Instructions to follow → Nothing in the records below should be altered in the copy, although the pictures must be left out.

══════

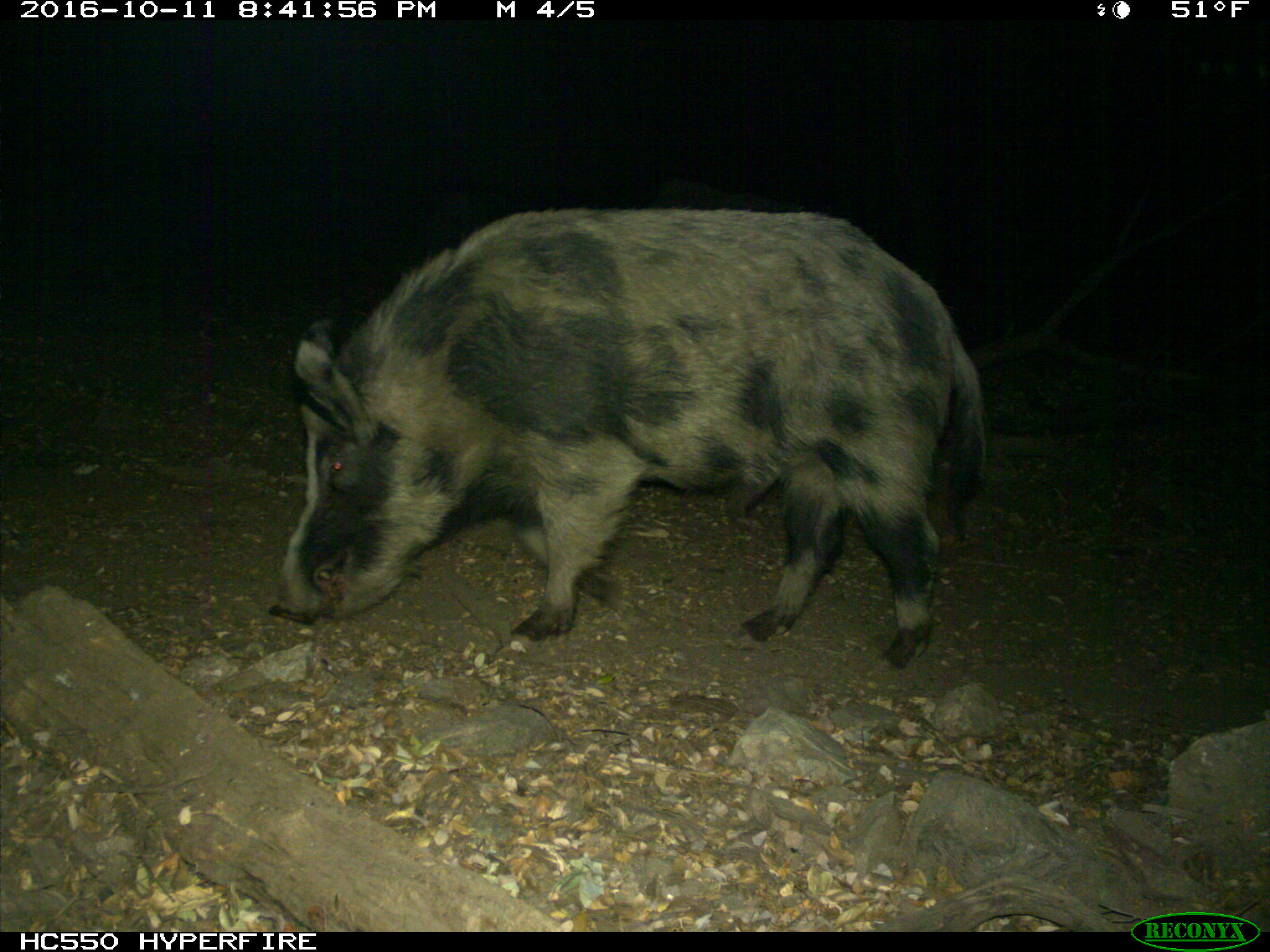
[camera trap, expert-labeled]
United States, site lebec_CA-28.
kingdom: Animalia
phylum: Chordata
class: Mammalia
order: Artiodactyla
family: Suidae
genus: Sus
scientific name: Sus scrofa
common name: wild boar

══════

The answer →
[camera trap, expert-labeled]
United States, site lebec_CA-28.
kingdom: Animalia
phylum: Chordata
class: Mammalia
order: Artiodactyla
family: Suidae
genus: Sus
scientific name: Sus scrofa
common name: wild boar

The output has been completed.